# Physics:Dirac spinor

In quantum field theory, the Dirac spinor is the bispinor in the plane-wave solution

$\psi = \omega_\vec{p}\;e^{-ipx} \;$

of the free Dirac equation,

$\left(i\gamma^\mu \partial_\mu - m\right)\psi = 0 \;,$

where (in the units $c \,=\, \hbar \,=\, 1$)

$\psi$ is a relativistic spin-1/2 field,
$\omega_\vec{p}$ is the Dirac spinor related to a plane-wave with wave-vector $\vec{p}$,
$px \;\equiv\; p_\mu x^\mu \;\equiv\; E t - \vec{p} \cdot \vec{x}$,
$p^\mu \;=\; \left\{\pm\sqrt{m^2 + \vec{p}^2},\, \vec{p}\right\}$ is the four-wave-vector of the plane wave, where $\vec{p}$ is arbitrary,
$x^\mu$ are the four-coordinates in a given inertial frame of reference.

The Dirac spinor for the positive-frequency solution can be written as

$\omega_\vec{p} = \begin{bmatrix} \phi \\ \frac{\vec{\sigma} \cdot \vec{p}}{E_\vec{p} + m} \phi \end{bmatrix} \;,$

where

$\phi$ is an arbitrary two-spinor,
$\vec{\sigma}$ are the Pauli matrices,
$E_\vec{p}$ is the positive square root $E_\vec{p} \;=\; + \sqrt{m^2 + \vec{p}^2}$

## Derivation from Dirac equation

The Dirac equation has the form

$\left(-i \vec{\alpha} \cdot \vec{\nabla} + \beta m \right) \psi = i \frac{\partial \psi}{\partial t} \,$

In order to derive the form of the four-spinor $\scriptstyle\omega$ we have to first note the value of the matrices α and β:

$\vec\alpha = \begin{bmatrix} \mathbf{0} & \vec{\sigma} \\ \vec{\sigma} & \mathbf{0} \end{bmatrix} \quad \quad \beta = \begin{bmatrix} \mathbf{I} & \mathbf{0} \\ \mathbf{0} & -\mathbf{I} \end{bmatrix}$

These two 4×4 matrices are related to the Dirac gamma matrices. Note that 0 and I are 2×2 matrices here.

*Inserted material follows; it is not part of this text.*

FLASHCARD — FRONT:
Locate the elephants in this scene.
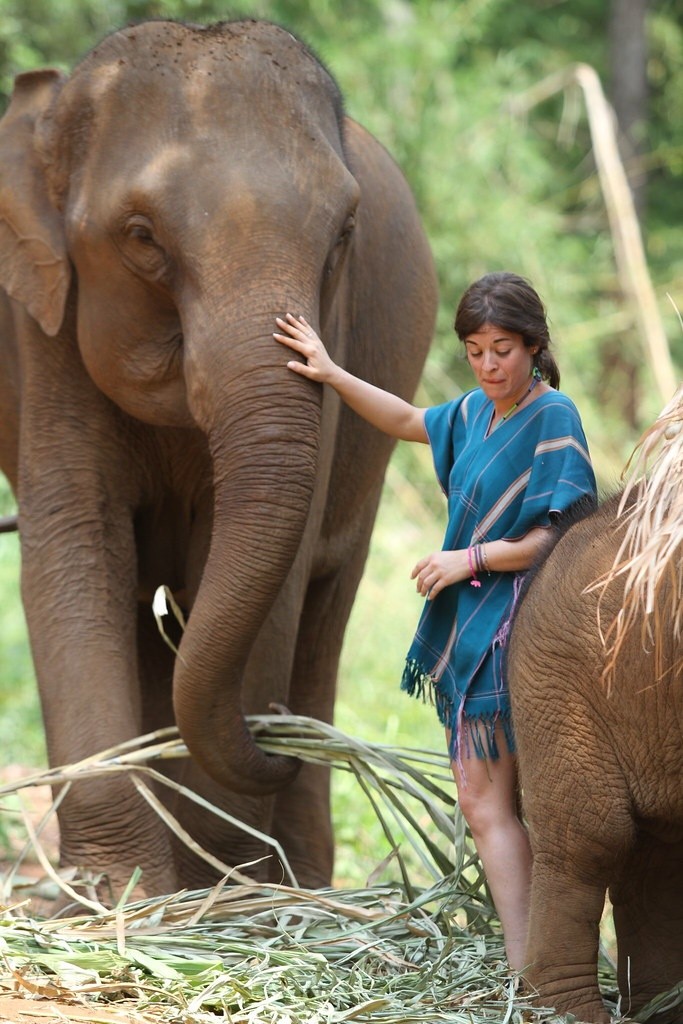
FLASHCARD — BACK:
[1,13,441,922]
[506,475,683,1023]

The next step is to look for solutions of the form

$\psi = \omega e^{-i p \cdot x}$,

while at the same time splitting ω into two two-spinors:

$\omega = \begin{bmatrix} \phi \\ \chi \end{bmatrix} \,$.

### Results

Using all of the above information to plug into the Dirac equation results in

$E \begin{bmatrix} \phi \\ \chi \end{bmatrix} = \begin{bmatrix} m \mathbf{I} & \vec{\sigma}\cdot\vec{p} \\ \vec{\sigma}\cdot\vec{p} & -m \mathbf{I} \end{bmatrix}\begin{bmatrix} \phi \\ \chi \end{bmatrix}$.

This matrix equation is really two coupled equations:

\begin{align} \left(E - m \right) \phi &= \left(\vec{\sigma} \cdot \vec{p} \right) \chi \\ \left(E + m \right) \chi &= \left(\vec{\sigma} \cdot \vec{p} \right) \phi \end{align}

Solve the 2nd equation for $\chi \,$ and one obtains

$\omega = \begin{bmatrix} \phi \\ \frac{\vec{\sigma} \cdot \vec{p}}{E + m} \phi \end{bmatrix} \,$.

Note that this solution needs to have $E = +\sqrt{p^2 + m^2}$ in order for the solution to be valid in a frame where the particle has $\vec p = \vec 0$.

Alternatively, solve the 1st equation for $\phi \,$ and one finds

$\omega = \begin{bmatrix} -\frac{\vec{\sigma} \cdot \vec{p}}{-E + m} \chi \\ \chi \end{bmatrix} \,$.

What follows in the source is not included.